Labeled

Labels are such an ugly business. We label people we come in contact with so quickly. We label people we have relationships with so quickly. We label ourselves.

How many times do we see someone at a store who doesn’t dress like us, act like us, even smell like us, and we label. We write them off as their clothes, their behavior, their smell. We don’t allow them to be other than what they seem to us.

How often do we look in the mirror and only see the labels that have been placed on us? How many have had a loved one say something hurtful and find ourselves living up, or down, to that comment? How many have looked in the mirror and only been able to see their past, their failure, their shame, their fear.

A broken home. A job termination. A lost friend.

A drug habit. Closet alcoholism. A gambling problem. A porn addiction. Serial one-night-stands.

A self-righteousness that wonders why you have no friends.

Angry, ugly words hurled at a loved one and designed to wound, to destroy, and hurled over and over because you can’t seem to stop yourself.
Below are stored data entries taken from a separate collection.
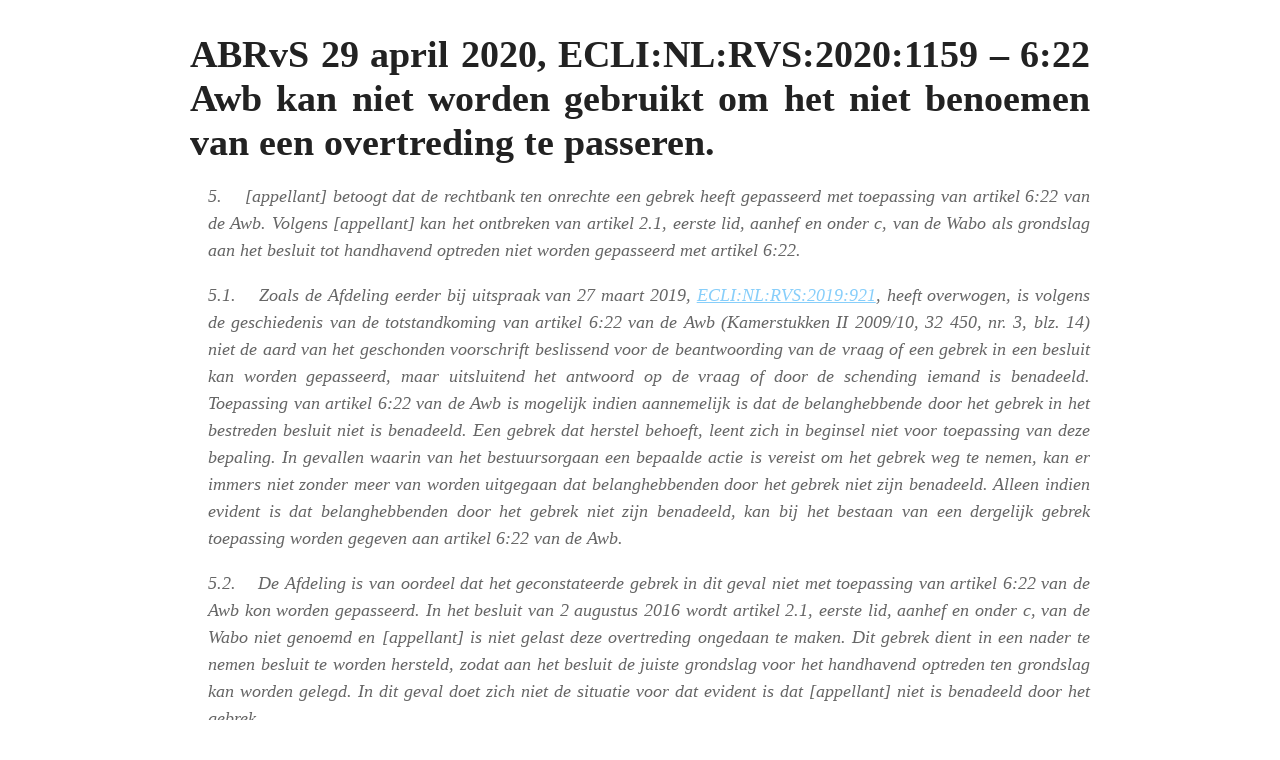

--- FILE ---
content_type: text/html; charset=UTF-8
request_url: https://handhavingsrecht.nl/abrvs-29-april-2020-eclinlrvs20201159-622-awb-kan-niet-worden-gebruikt-om-het-niet-benoemen-van-een-overtreding-te-passeren/?print=print
body_size: 1111
content:
<html>
			<head><html>
			<head><title>ABRvS 29 april 2020, ECLI:NL:RVS:2020:1159 &#8211; 6:22 Awb kan niet worden gebruikt om het niet benoemen van een overtreding te passeren. - Handhavingsrecht.nl</title><link type="text/css" rel="stylesheet" href="https://handhavingsrecht.nl/wp-content/plugins/pdf-print/css/default.css" media="all" /><script>window.onload = function(){ window.print(); };</script><html>
			<head><html>
			<head><title>ABRvS 29 april 2020, ECLI:NL:RVS:2020:1159 &#8211; 6:22 Awb kan niet worden gebruikt om het niet benoemen van een overtreding te passeren. - Handhavingsrecht.nl</title><link type="text/css" rel="stylesheet" href="https://handhavingsrecht.nl/wp-content/plugins/pdf-print/css/default.css" media="all" /><script>window.onload = function(){ window.print(); };</script></head>
			<body class="pdfprnt_print ltr"><div id="content">					<div class="post">
						<div class="entry-header"><h1 class="entry-title">ABRvS 29 april 2020, ECLI:NL:RVS:2020:1159 &#8211; 6:22 Awb kan niet worden gebruikt om het niet benoemen van een overtreding te passeren.</h1></div><div class="postmetadata"></div>						<div class="entry-content">
<blockquote class="wp-block-quote">
<p>5.    [appellant] betoogt dat de rechtbank ten onrechte een gebrek heeft gepasseerd met toepassing van artikel 6:22 van de Awb. Volgens [appellant] kan het ontbreken van artikel 2.1, eerste lid, aanhef en onder c, van de Wabo als grondslag aan het besluit tot handhavend optreden niet worden gepasseerd met artikel 6:22.</p>
<p>5.1.    Zoals de Afdeling eerder bij uitspraak van 27 maart 2019, <a href="https://www.raadvanstate.nl/uitspraken/@114502/201802948-1-a1/">ECLI:NL:RVS:2019:921</a>, heeft overwogen, is volgens de geschiedenis van de totstandkoming van artikel 6:22 van de Awb (Kamerstukken II 2009/10, 32 450, nr. 3, blz. 14) niet de aard van het geschonden voorschrift beslissend voor de beantwoording van de vraag of een gebrek in een besluit kan worden gepasseerd, maar uitsluitend het antwoord op de vraag of door de schending iemand is benadeeld. Toepassing van artikel 6:22 van de Awb is mogelijk indien aannemelijk is dat de belanghebbende door het gebrek in het bestreden besluit niet is benadeeld. Een gebrek dat herstel behoeft, leent zich in beginsel niet voor toepassing van deze bepaling. In gevallen waarin van het bestuursorgaan een bepaalde actie is vereist om het gebrek weg te nemen, kan er immers niet zonder meer van worden uitgegaan dat belanghebbenden door het gebrek niet zijn benadeeld. Alleen indien evident is dat belanghebbenden door het gebrek niet zijn benadeeld, kan bij het bestaan van een dergelijk gebrek toepassing worden gegeven aan artikel 6:22 van de Awb.</p>
<p>5.2.    De Afdeling is van oordeel dat het geconstateerde gebrek in dit geval niet met toepassing van artikel 6:22 van de Awb kon worden gepasseerd. In het besluit van 2 augustus 2016 wordt artikel 2.1, eerste lid, aanhef en onder c, van de Wabo niet genoemd en [appellant] is niet gelast deze overtreding ongedaan te maken. Dit gebrek dient in een nader te nemen besluit te worden hersteld, zodat aan het besluit de juiste grondslag voor het handhavend optreden ten grondslag kan worden gelegd. In dit geval doet zich niet de situatie voor dat evident is dat [appellant] niet is benadeeld door het gebrek.</p>
<p>Het betoog slaagt.</p>
</blockquote>


<p><a href="https://www.raadvanstate.nl/uitspraken/@120949/201904045-1-a1/">https://www.raadvanstate.nl/uitspraken/@120949/201904045-1-a1/</a></p>

</div>
					</div>
					</div></body>
		</html>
A fear that keeps you from truly experiencing life and love.

We look in the mirror and can only see our flaws. How we’ve hurt others. How we’ve let others down. Over and over again. We look in the mirror and only see our past. And we try and we try and we try again to rise above it but we can’t. It’s sticky and it never seems to fully come off.

We are broken.

I think about how broken I have been. How much ugliness I have seen, participated in, or approved of. How much debauchery I have wallowed in. The friends I’ve walked away from when my choices began to veer away from God. How many people I made uncomfortable with my life choices. How many times I’ve led others into sin, all the while telling them it was okay.

I’ve botched the raising of my daughter by exposing her to things that are contrary to the word of God and even to general societal norms, and put her in a position of having to own that her family of origin is extremely dysfunctional.

I can’t tell you how much I regret that. I’ve made apologies to her, and her gracious response was that she “turned out alright.” She did, but it is by the grace of God and her own God-given determination.

She, along with many other things, was a casualty of the sinful life I lived.

Those casualties are littered along the landscape of my life. A failed marriage, monstrous regret, a damaged reputation…the sin in my life rippled out and affected me and so many others in so many ways.

I damaged the trust of my ex-husband when I cheated on him years ago. It took 4 long hellish years to get back on even ground again. There were lasting effects of that one decision that touched every area of my life. Even now, almost 16 years later, I can still point to certain mindsets that originated with that one decision.

I can tell you that I held on to the label of “cheater” for many years. Long after my ex-husband had forgiven me, I still reminded myself of my disgrace. I still made choices and decisions out of that label. To be quite honest with you, I didn’t realize that I still had some of the shame associated with that until I typed the previous paragraph. I don’t like revealing that truth about myself. And yet, it’s not the worst truth about me.

I got a second chance with my ex-husband and for a few years we conducted our marriage in a way that mostly honored God. Sin crept back in, mine and his, and we began a long road away from God. I laid claim to many more labels during that journey. The end of that road for me was the disintegration of a 23-1/2 year marriage, an alcohol addiction, mental instability, suicidal thoughts, rock bottom…and my appointment with the Almighty God.

I was still broken. I could still see those labels on me. I think I saw them more when I became aware of the depths to which I had sunk, the true reaches of the depravity I had allowed into my life. I have moments of sharp, stinging regret when I think now about my actions during that time of my life.

As I was writing the paragraphs about me cheating, there was a phrase from a verse that the Holy Spirit whispered to my heart. First Corinthians 6:11 says “And such were some of you. But you were washed, but you were sanctified, but you were justified in the name of the Lord Jesus and by the Spirit of our God.” Such were some of you. Such was I. But…I was washed, I was sanctified, I was justified in the name of my Lord Jesus Christ.

God restores. God redeems. God reclaims His own, and His word tells us that all things work together for the good of those who love Him and are the called according to His purpose.

He gave me another chance. He took what I had broken and put it back together. He restored.

He doesn’t see me as a failure. He doesn’t see me as shameful, a disgrace, a cheater, or any of the other things I could truthfully label myself. He has put His own label on me. I am a child of the King.

There’s a song that was playing on my music station while I was called away from the keyboard. I know it is not a coincidence that I had begun writing this post and this song that I had never heard before began playing. It is “Beautifully Broken” by Pump (link to the YouTube video here)

You’re beautifully broken

And you can be whole again

Even a million scars doesn’t change whose you are

You’re worthy

Beautifully broken

I am broken. I am scarred. I have regrets. I carry the shame of my sins. But I am not my sins. I am not my shame. I am not my failures or my fears. Neither are you. You are not what you have been labeled. Lift your head, sister. The One who made you sees you for who you truly are. You may be broken, but you are a child of the King, and you are beautiful.